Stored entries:
<<<<
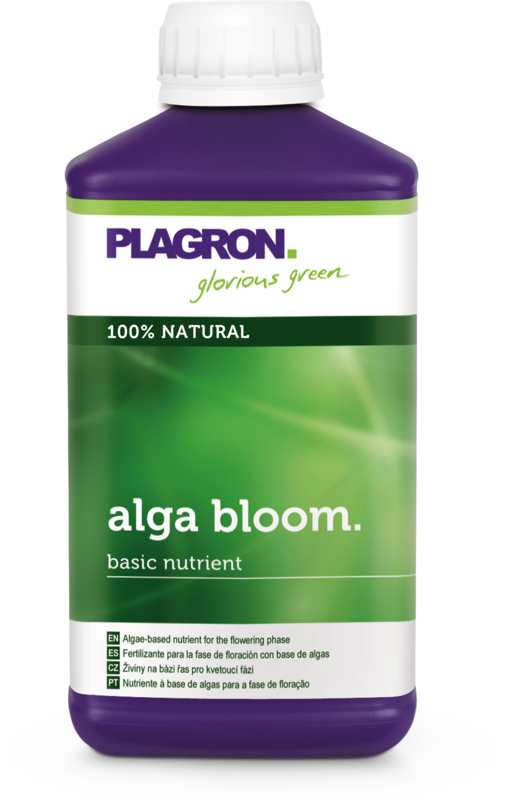 Plagron Alga Bloom Objem: 500ml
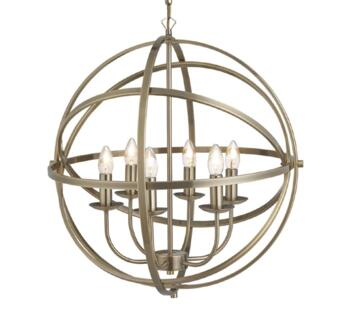 Antique Brass Cage 6 Light Pendant  - 2476-6AB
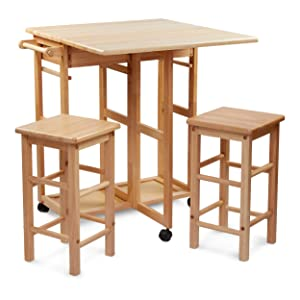 Civet Home TB07-0203-001-SG-A04 Table Set, Natural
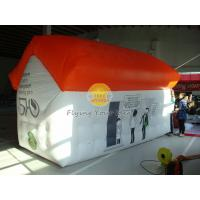 Best Waterproof Advertising Helium Custom Shaped Balloons House Shape with Digital Printing wholesale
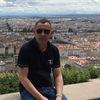 Александр, 46, г.Загреб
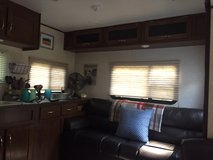 Jack Knife Sofa and Misc. Camper Lot in Kingwood, Texas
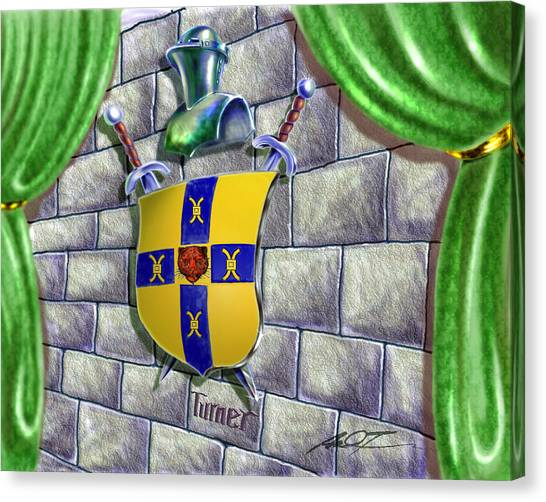 Turner Family Crest Canvas Print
>>>>
Task to carry out. The range runs from the line containing "Best Waterproof Advertising" through the end of the entries; print those lines exactly and leave the pictures out.

Answer to this exercise.
 Best Waterproof Advertising Helium Custom Shaped Balloons House Shape with Digital Printing wholesale
 Александр, 46, г.Загреб
 Jack Knife Sofa and Misc. Camper Lot in Kingwood, Texas
 Turner Family Crest Canvas Print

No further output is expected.